* **Teks Bacaan**
——

Aristoteles pernah mengatakan bahwa sastra adalah jalan keempat menuju kebenaran. Ungkapan filsuf terkenal ini seringkali dikutip untuk mendefinisikan tentang sastra.
Skeptisisme dan Rasionalisme
Seorang manusia ketika lahir kemudian menjalani kehidupannya secara intuitif berusaha mencari kebenaran - who, what, where, when, why and how : kita di dunia ini- , hal yang tidak mudah ditemukan.
Jalan pertama yang paling dianggap aman adalah jalan agama, nabi dan rasul diutus oleh Allah untuk menyampaikan risalah kebenaran yaitu firman-Nya untuk dilaksanakan oleh suatu kaum atau seluruh manusia. Dalam hal ini wahyu adalah kebenaran absolut.
Tetapi manusia dikaruniai dengan akal dan perasaan atau hati nurani, hal yang abstrak seperti pula nafsu. Maka kebenaran wahyu yang absolut tersebut penting untuk dibuktikan sehingga wahyu tidak hanya dapat untuk dipahami melainkan untuk diyakini sesungguh-sungguhnya oleh akal dan perasaan atau hati nurani.
-sang skeptis selalu tidak percaya akan sesuatu sebelum ia membuktikannya sendiri, dan sang rasionalis tidak akan pernah percaya terhadap sesuatu yang tidak masuk akal-
Filsuf dan Ilmuwan
Nabi Muhammad (570 - 632 M) bersabda : "Dan tidaklah aku diutus melainkan untuk menyempurnakan akhlak manusia." Secara tersirat Allah (melalui Nabi Muhammad) berkehendak untuk 'memanusiakan manusia' mengembalikan manusia pada kedudukannya semula sebagai makhluk terpuji bukan berkelakuan seperti binatang atau lebih keji lagi.
Jalan kedua : Filsafat
Aristoteles ( 384 SM-322 SM) sebagai seorang filsuf pernah mengatakan : "Alam semesta tidaklah dikendalikan oleh serba kebetulan, oleh magi, oleh keinginan tak terjajaki kehendak dewa yang terduga, melainkan tingkah laku alam semesta itu tunduk pada hukum-hukum rasional." Tercermin dalam tulisan-tulisan Aristoteles sikapnya bahwa tiap segi kehidupan manusia atau masyarakat selalu terbuka untuk obyek pemikiran dan analisa.

——

* **Data yang Disediakan**
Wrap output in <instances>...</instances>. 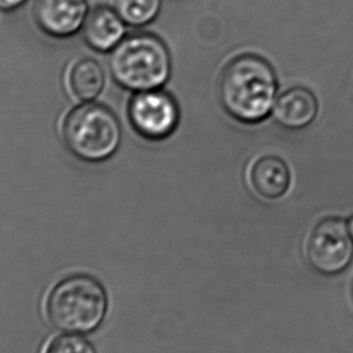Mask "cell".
Returning <instances> with one entry per match:
<instances>
[{
	"instance_id": "5b68a950",
	"label": "cell",
	"mask_w": 353,
	"mask_h": 353,
	"mask_svg": "<svg viewBox=\"0 0 353 353\" xmlns=\"http://www.w3.org/2000/svg\"><path fill=\"white\" fill-rule=\"evenodd\" d=\"M133 130L148 141L171 137L181 121V109L176 99L162 88L134 92L128 108Z\"/></svg>"
},
{
	"instance_id": "6da1fadb",
	"label": "cell",
	"mask_w": 353,
	"mask_h": 353,
	"mask_svg": "<svg viewBox=\"0 0 353 353\" xmlns=\"http://www.w3.org/2000/svg\"><path fill=\"white\" fill-rule=\"evenodd\" d=\"M279 83L275 69L258 54L236 56L219 78L218 94L231 118L247 125L264 121L275 107Z\"/></svg>"
},
{
	"instance_id": "ba28073f",
	"label": "cell",
	"mask_w": 353,
	"mask_h": 353,
	"mask_svg": "<svg viewBox=\"0 0 353 353\" xmlns=\"http://www.w3.org/2000/svg\"><path fill=\"white\" fill-rule=\"evenodd\" d=\"M81 30L83 40L91 49L110 52L126 37V23L114 8L96 6L88 12Z\"/></svg>"
},
{
	"instance_id": "277c9868",
	"label": "cell",
	"mask_w": 353,
	"mask_h": 353,
	"mask_svg": "<svg viewBox=\"0 0 353 353\" xmlns=\"http://www.w3.org/2000/svg\"><path fill=\"white\" fill-rule=\"evenodd\" d=\"M121 125L105 105L86 102L72 109L62 123V138L74 157L86 162H102L118 152Z\"/></svg>"
},
{
	"instance_id": "3957f363",
	"label": "cell",
	"mask_w": 353,
	"mask_h": 353,
	"mask_svg": "<svg viewBox=\"0 0 353 353\" xmlns=\"http://www.w3.org/2000/svg\"><path fill=\"white\" fill-rule=\"evenodd\" d=\"M103 285L88 275H70L51 290L45 311L50 323L63 333L88 334L103 323L108 312Z\"/></svg>"
},
{
	"instance_id": "52a82bcc",
	"label": "cell",
	"mask_w": 353,
	"mask_h": 353,
	"mask_svg": "<svg viewBox=\"0 0 353 353\" xmlns=\"http://www.w3.org/2000/svg\"><path fill=\"white\" fill-rule=\"evenodd\" d=\"M90 9L88 0H35L33 17L44 33L69 38L83 30Z\"/></svg>"
},
{
	"instance_id": "7a4b0ae2",
	"label": "cell",
	"mask_w": 353,
	"mask_h": 353,
	"mask_svg": "<svg viewBox=\"0 0 353 353\" xmlns=\"http://www.w3.org/2000/svg\"><path fill=\"white\" fill-rule=\"evenodd\" d=\"M109 68L115 83L128 91L162 88L171 78V52L160 37L138 32L110 51Z\"/></svg>"
},
{
	"instance_id": "7c38bea8",
	"label": "cell",
	"mask_w": 353,
	"mask_h": 353,
	"mask_svg": "<svg viewBox=\"0 0 353 353\" xmlns=\"http://www.w3.org/2000/svg\"><path fill=\"white\" fill-rule=\"evenodd\" d=\"M162 0H113V8L126 25L144 27L161 11Z\"/></svg>"
},
{
	"instance_id": "9c48e42d",
	"label": "cell",
	"mask_w": 353,
	"mask_h": 353,
	"mask_svg": "<svg viewBox=\"0 0 353 353\" xmlns=\"http://www.w3.org/2000/svg\"><path fill=\"white\" fill-rule=\"evenodd\" d=\"M319 113V102L309 88L294 86L276 99L274 118L282 128L301 130L314 123Z\"/></svg>"
},
{
	"instance_id": "9a60e30c",
	"label": "cell",
	"mask_w": 353,
	"mask_h": 353,
	"mask_svg": "<svg viewBox=\"0 0 353 353\" xmlns=\"http://www.w3.org/2000/svg\"><path fill=\"white\" fill-rule=\"evenodd\" d=\"M347 226L348 231H350V235H351V237H352L353 240V216L351 218V219H350V221H348Z\"/></svg>"
},
{
	"instance_id": "8992f818",
	"label": "cell",
	"mask_w": 353,
	"mask_h": 353,
	"mask_svg": "<svg viewBox=\"0 0 353 353\" xmlns=\"http://www.w3.org/2000/svg\"><path fill=\"white\" fill-rule=\"evenodd\" d=\"M306 258L322 275H338L346 270L353 258V240L347 223L340 218L319 221L307 239Z\"/></svg>"
},
{
	"instance_id": "30bf717a",
	"label": "cell",
	"mask_w": 353,
	"mask_h": 353,
	"mask_svg": "<svg viewBox=\"0 0 353 353\" xmlns=\"http://www.w3.org/2000/svg\"><path fill=\"white\" fill-rule=\"evenodd\" d=\"M250 181L260 196L276 200L285 195L290 189V168L280 157L265 155L250 167Z\"/></svg>"
},
{
	"instance_id": "5bb4252c",
	"label": "cell",
	"mask_w": 353,
	"mask_h": 353,
	"mask_svg": "<svg viewBox=\"0 0 353 353\" xmlns=\"http://www.w3.org/2000/svg\"><path fill=\"white\" fill-rule=\"evenodd\" d=\"M27 0H0V10L11 11L20 8Z\"/></svg>"
},
{
	"instance_id": "8fae6325",
	"label": "cell",
	"mask_w": 353,
	"mask_h": 353,
	"mask_svg": "<svg viewBox=\"0 0 353 353\" xmlns=\"http://www.w3.org/2000/svg\"><path fill=\"white\" fill-rule=\"evenodd\" d=\"M67 83L74 99L81 103L94 102L103 91L105 73L96 59L81 57L69 67Z\"/></svg>"
},
{
	"instance_id": "4fadbf2b",
	"label": "cell",
	"mask_w": 353,
	"mask_h": 353,
	"mask_svg": "<svg viewBox=\"0 0 353 353\" xmlns=\"http://www.w3.org/2000/svg\"><path fill=\"white\" fill-rule=\"evenodd\" d=\"M45 353H97L94 345L79 334H63L50 341Z\"/></svg>"
}]
</instances>
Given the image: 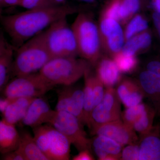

——

* **Tugas Tertulis**
#1 Dapatkah Anda menuliskan ulang kata demi kata seluruh bagian teks tentang jalan menuju kebenaran, mulai dari "Jalan pertama yang" terus hingga "adalah kebenaran absolut."?
#2 Bisakah Anda melanjutkan teks tentang jalan menuju kebenaran, dimulai tepat setelah kalimat terakhirnya?

* **Jawaban Latihan**
#1
Jalan pertama yang paling dianggap aman adalah jalan agama, nabi dan rasul diutus oleh Allah untuk menyampaikan risalah kebenaran yaitu firman-Nya untuk dilaksanakan oleh suatu kaum atau seluruh manusia. Dalam hal ini wahyu adalah kebenaran absolut.

#2
Jalan ketiga : Ilmu Pengetahuan
Albert Einstein (1879-1955 M) salah seorang ilmuwan pernah mengatakan : "Ilmu pengetahuan tanpa agama buta, agama tanpa ilmu pengetahuan lumpuh.”
Tentang Newton : "Alam dan hukum alam tersembunyi di balik malam. Tuhan berkata, biarlah Newton ada! Dan semuanya akan terang benderang." (Alexander Pope)
-ilmu pengetahuan adalah bukti bahwa Tuhan tidak bermain dadu tentang alam semesta-
Sastra dan Jalan Kebenaran Ke-empat
Saya kuat memegang anggapan bahwa "Sastra" adalah salah satu pembentuk kebudayaan yang utama. Dalam pendapat Aristoteles : "Sastra adalah jalan kebenaran keempat setelah Agama, Filsafat dan Ilmu pengetahuan". Saya kurang sependapat dengan Aristoteles, dalam anggapan saya, Keempat hal itu bukanlah sebuah jalan yang berlainan. Namun dalam sebuah dunianya sendiri sastra tidak bisa didefinisikan secara absolut, melainkan serba relatif dan subjektif. Dan sastra yang terlanjur kita kenal adalah "sastra tertulis".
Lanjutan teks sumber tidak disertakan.